We took a slight diversion to visit the famous Lake Matheson, the most photographed lake in the country. On a good day the snow clad Mount Cook rears up dramatically over the lake and at an even better moment the lake obliges by being perfectly still to create a beautiful mirror-like reflection of the mountain. No such luck with mountain or lake but we took a beautiful walk around the lake and a very nice lunch at the park cafe. And I got a really nice photo of a fiddlehead!

Had we been more dedicated and luckier, like Gary, here’s what it could have looked like (thanks, https://garyhartblog.com/2017/07/22/it-takes-a-little-more-than-just-showing-up/a7riinzjul2017_dsc5337lakemathesonreflection_screensaver/)

Franz Josef Glacier was impressive, not because of the bit of craggy ice on the mountain side slowly succumbing to gravity but because of how pitiful it looked compared to a few years ago. Long before Vivian or Evan bring their kids here, this glacier will be just a memory and a few old signs with photographs of what it used to look like. A glacier museum like a museum for dinosaur bones.

We spent a few hours hiking up a long and wide glacial valley to the receding glacier – a few decades earlier we could have been lazier and just looked at it out of our cars in the parking lot.

On the walk back we admired the steep sides of the valley. The kids horsed around on rocks beautifully eroded by the glacier. And Evan made us trek down to the stream of ice melt, almost white as milk to see if it really was cold. It was.

Later that night we went to the woods to see glow worms, came back to our Airbnb and cooked salmon, and spent the rest of the night and next morning ridding the house of the smell of cooking salmon. The house, for some strange reason, really grabbed on to cooking odors like Trump on pussy, in spite of being surrounded by large windows that opened to a beautiful yard. Jo finally won, as she usually does. Her secret? Slow-brewed cranberry tea with fresh lemon.

Driving to the Coast

We checked out of our Airbnb and drove to the beautiful little town of Arrowtown just north of Queenstown and rented bicycles. For the next two hours we rode along a dirt track that traversed the Arrow river 4 times, two of them on dramatic narrow suspension bridges called swing bridges here.

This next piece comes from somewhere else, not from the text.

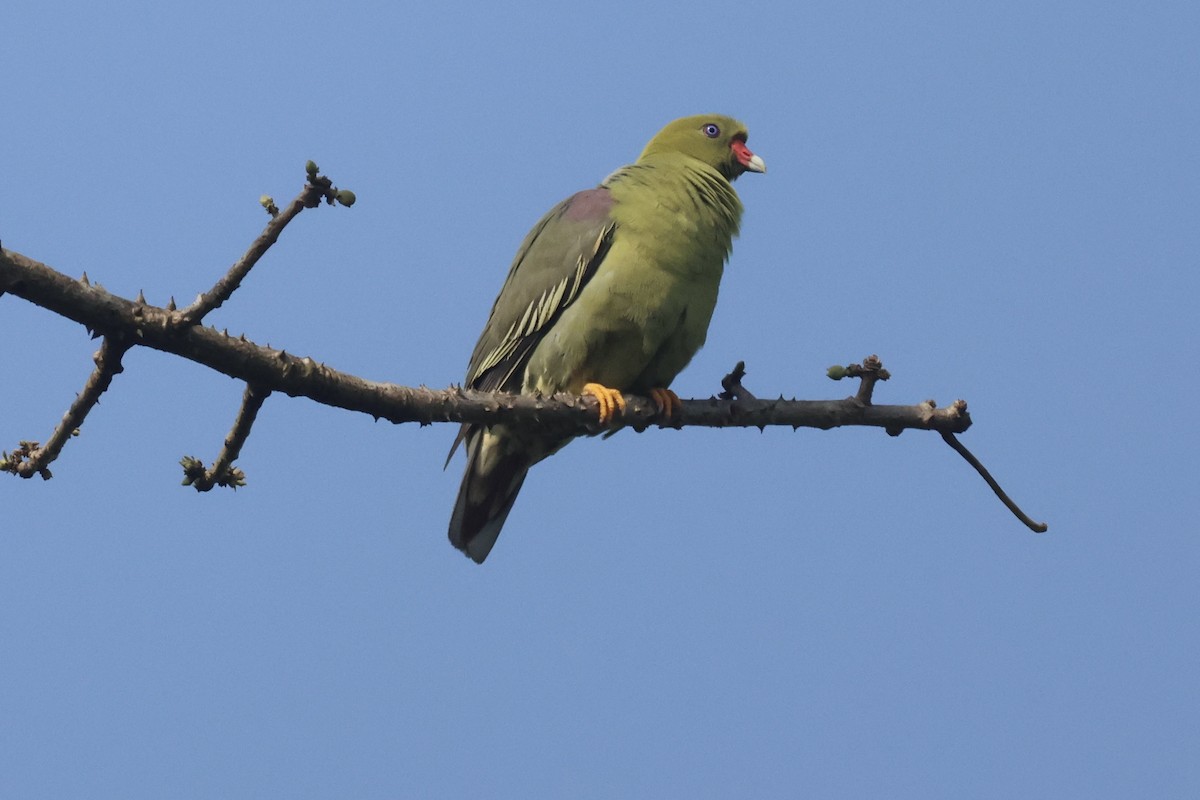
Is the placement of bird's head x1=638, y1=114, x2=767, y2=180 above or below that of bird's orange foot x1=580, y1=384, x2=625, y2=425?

Vivian took a dramatic tumble off her bike when she went around a corner too fast and ended up head first off the trail. But luckily she got away with just a bit of road rash. In the last picture she’s pointing to where it happened. The ride ended up being just a tad long for Evan but he powered through and we rewarded ourselves with a great lunch at The Fork and Tap, a lovely old stone pub. Then we headed off to drive around the South Island for the next two weeks.

First stop was a tiny settlement called Haast. To reach it we drove past dramatic lakes and blue pools of glacial water, and followed the winding Makarora and then the Haast rivers through dense temperate rain forests and stands of fern trees, arriving there just before sunset.

New Zealand

When we landed in Queenstown airport and stepped out on the tarmac and gazed around at the green meadows and the jagged peaks of the Remarkables rising up above us, Vivian took a deep breath and let it out slowly. Then she said “If Australia is Tom Holland, then New Zealand is Chris Hemsworth”. Pause for five seconds to look around in awe again. Then “which is ironic because Chris Hemsworth is Australian.”

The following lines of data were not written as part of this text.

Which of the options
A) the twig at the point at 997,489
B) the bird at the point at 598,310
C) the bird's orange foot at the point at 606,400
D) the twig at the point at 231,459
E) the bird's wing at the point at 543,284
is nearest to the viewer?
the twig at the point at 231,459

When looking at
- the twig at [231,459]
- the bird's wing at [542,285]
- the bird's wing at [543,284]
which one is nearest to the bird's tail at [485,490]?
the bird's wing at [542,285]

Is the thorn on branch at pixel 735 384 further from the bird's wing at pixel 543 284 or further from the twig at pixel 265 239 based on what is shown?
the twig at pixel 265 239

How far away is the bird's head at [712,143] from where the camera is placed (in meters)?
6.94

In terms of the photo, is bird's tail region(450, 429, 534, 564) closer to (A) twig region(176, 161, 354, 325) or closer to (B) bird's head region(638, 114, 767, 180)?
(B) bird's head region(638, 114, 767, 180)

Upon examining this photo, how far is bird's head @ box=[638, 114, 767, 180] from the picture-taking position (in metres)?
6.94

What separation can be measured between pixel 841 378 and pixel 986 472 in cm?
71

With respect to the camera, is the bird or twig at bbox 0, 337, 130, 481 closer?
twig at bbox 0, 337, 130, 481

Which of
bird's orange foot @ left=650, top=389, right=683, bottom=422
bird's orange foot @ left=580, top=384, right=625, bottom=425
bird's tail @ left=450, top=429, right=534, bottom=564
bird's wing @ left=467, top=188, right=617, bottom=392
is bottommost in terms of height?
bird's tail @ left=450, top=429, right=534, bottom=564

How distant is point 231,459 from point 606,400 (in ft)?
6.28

If you didn’t get that and I wouldn’t if Vivian hadn’t trained me, it means that Australia is nice to look at and New Zealand is gorgeous.

We spent two days in Queenstown. Our Airbnb apartment that I booked just before departing Sydney had an amazing view of the lake and mountains in front. We met Rajeeta and Gunaraj for dinner. The next morning we drove up to the two nearby ski places for the view. The wind almost blew us off Coronet Peak and it snowed on us at the Remarkables. The kids found it hilarious that this was summer in New Zealand. That evening Evan convinced us to spend some time in a fully immersive VR game where we shot zombies.

We could have spent a couple of weeks in Queenstown. And we didn’t venture towards Milford Sound, New Zealand’s most picture prefect spot, because we didn’t have enough time. You travel for a whole year and still your most scarce resource is time.